● WHAT YOU ARE ASKED TO DO:
What you hand back must match the records word for word, with no pictures.

***** RECORDS SUPPLIED

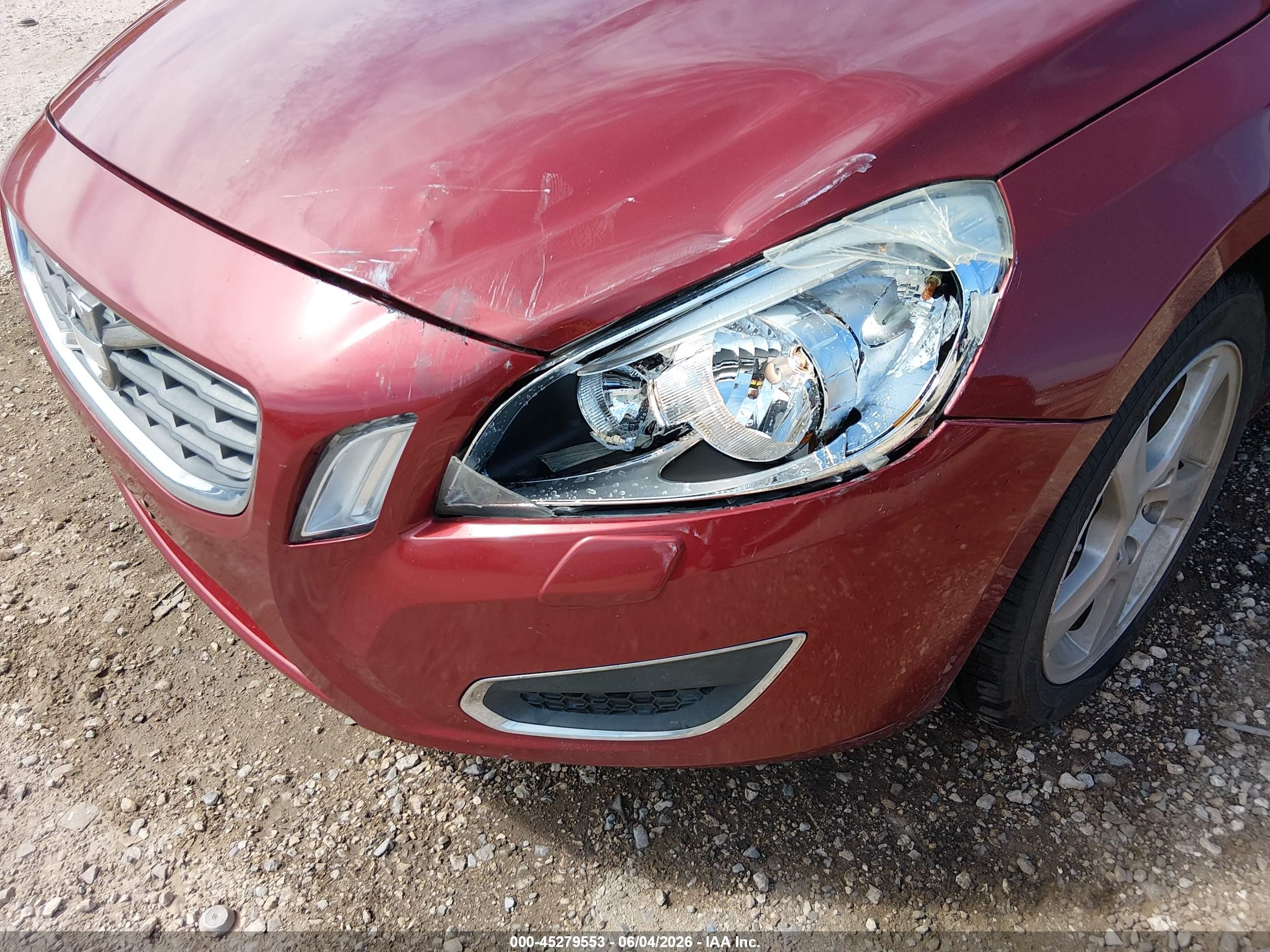 2012 Volvo S60 T5 Red vin: YV1622FS9C2033297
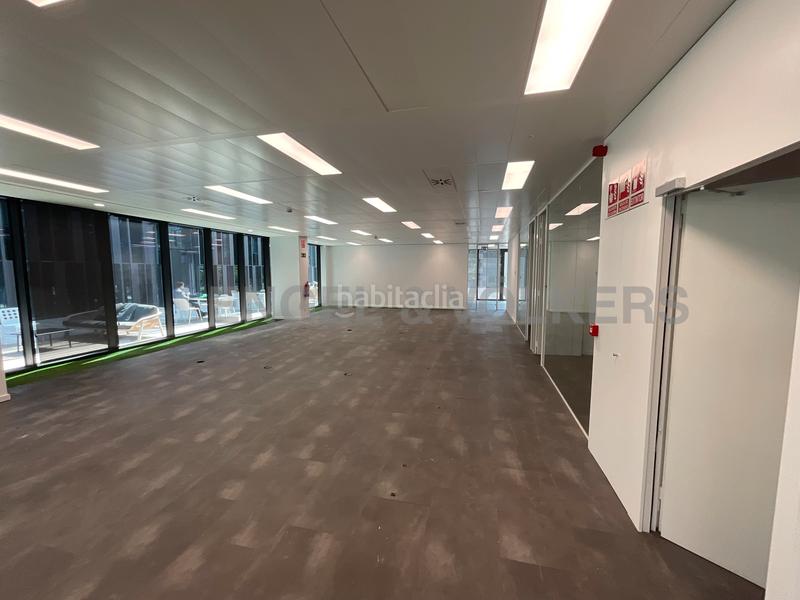 Foto c946e027-1a6c-4557-b2ec-92af17596bd2. Rent office space with parking in Poblenou Barcelona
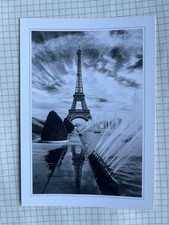 CPM PARIS LA TOUR EIFFEL PHOTO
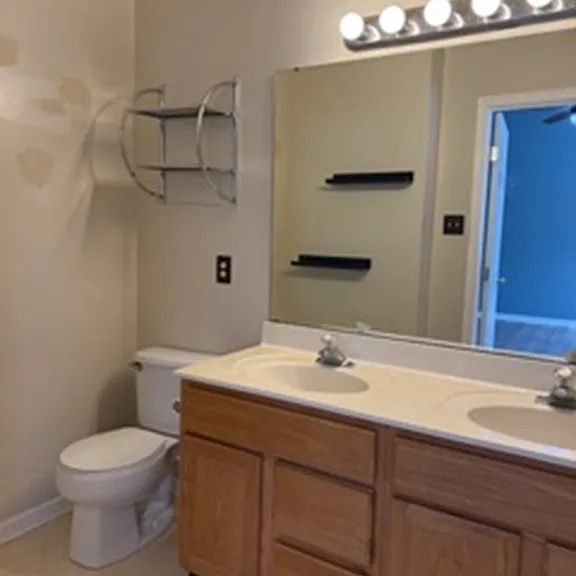 13 Barclay Dr — Photo 7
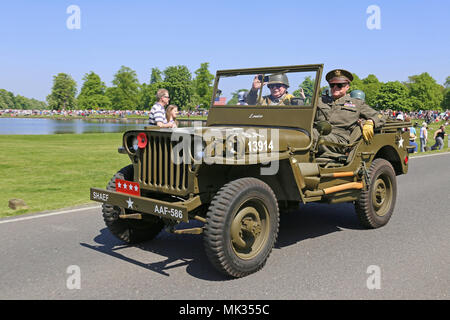 US Army Willys MB Jeep (1944). Chestnut Sunday, 6th May 2018. Bushy Park, Hampton Court, London Borough of Richmond upon Thames, England, Great Britain, United Kingdom, UK, Europe. Vintage and classic vehicle parade and displays with fairground attractions and military reenactments. Credit: Ian Bottle/Alamy Live News Stock Photo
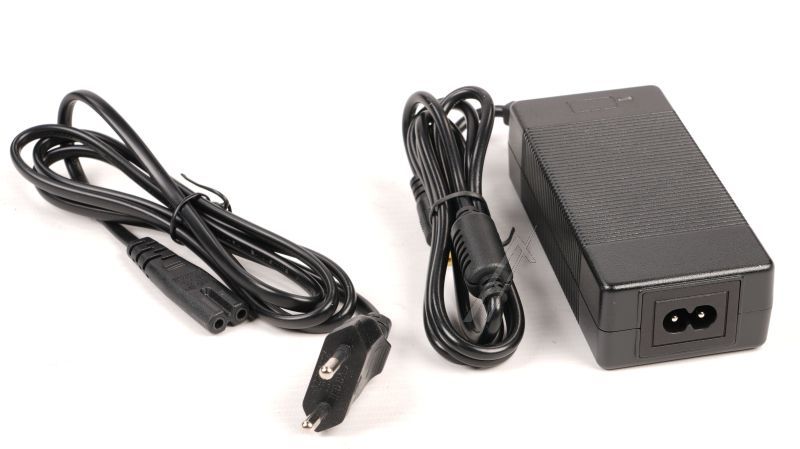 Ladegerät Ducati Aprilia Jeep JE-JAF-AS-230002-034 42V 1.5A für E-Scooter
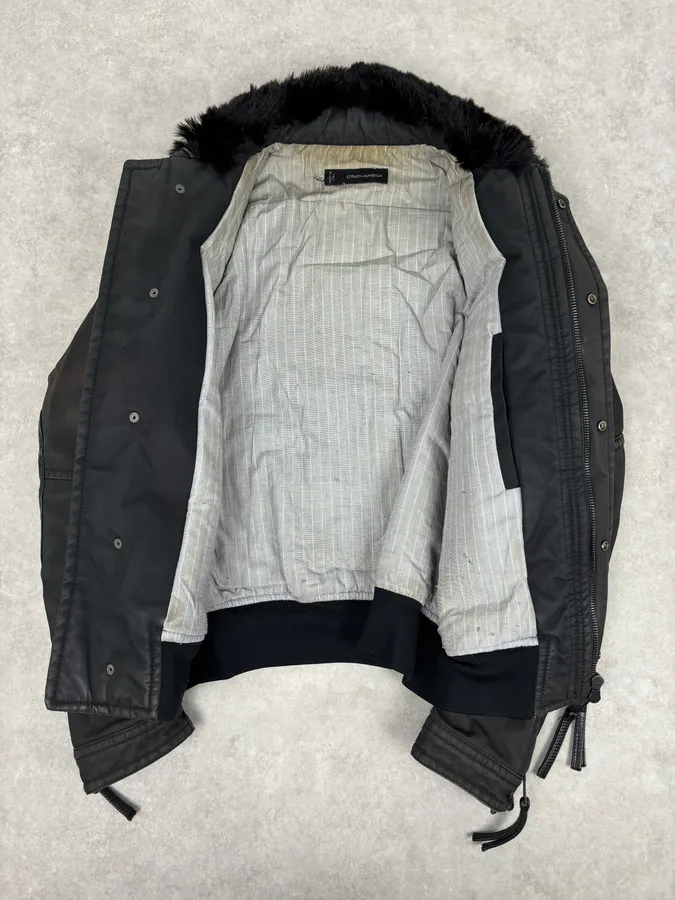 AW2009 Dsquared2 Black Fur Collar Denim Bomber Jacket - Image 7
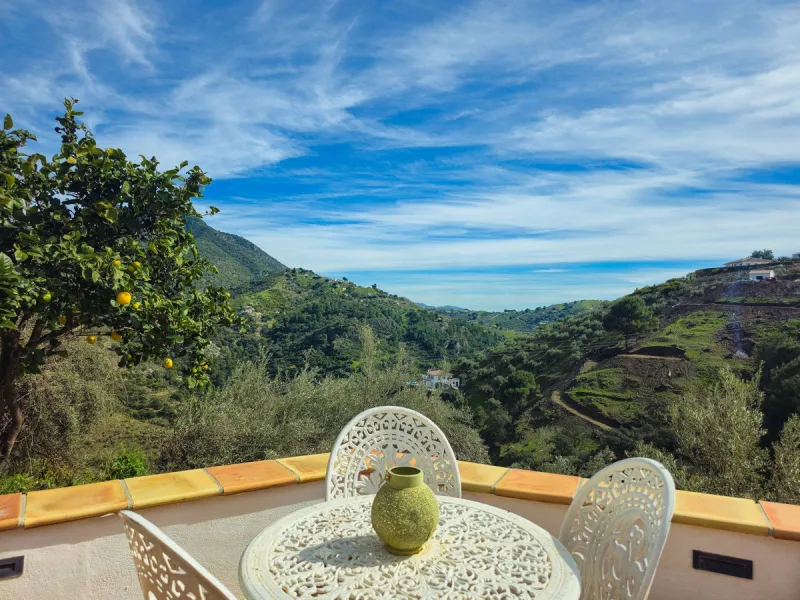 Beautiful countryside villa located in a peaceful valley setting, just a short drive from the vibrant town of Cómpeta. This beautiful country house has been renovated to the highest standards of quality and elegance, offering a refined modern-zen style fi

**********

● OUTPUT:
 2012 Volvo S60 T5 Red vin: YV1622FS9C2033297
 Foto c946e027-1a6c-4557-b2ec-92af17596bd2. Rent office space with parking in Poblenou Barcelona
 CPM PARIS LA TOUR EIFFEL PHOTO
 13 Barclay Dr — Photo 7
 US Army Willys MB Jeep (1944). Chestnut Sunday, 6th May 2018. Bushy Park, Hampton Court, London Borough of Richmond upon Thames, England, Great Britain, United Kingdom, UK, Europe. Vintage and classic vehicle parade and displays with fairground attractions and military reenactments. Credit: Ian Bottle/Alamy Live News Stock Photo
 Ladegerät Ducati Aprilia Jeep JE-JAF-AS-230002-034 42V 1.5A für E-Scooter
 AW2009 Dsquared2 Black Fur Collar Denim Bomber Jacket - Image 7
 Beautiful countryside villa located in a peaceful valley setting, just a short drive from the vibrant town of Cómpeta. This beautiful country house has been renovated to the highest standards of quality and elegance, offering a refined modern-zen style fi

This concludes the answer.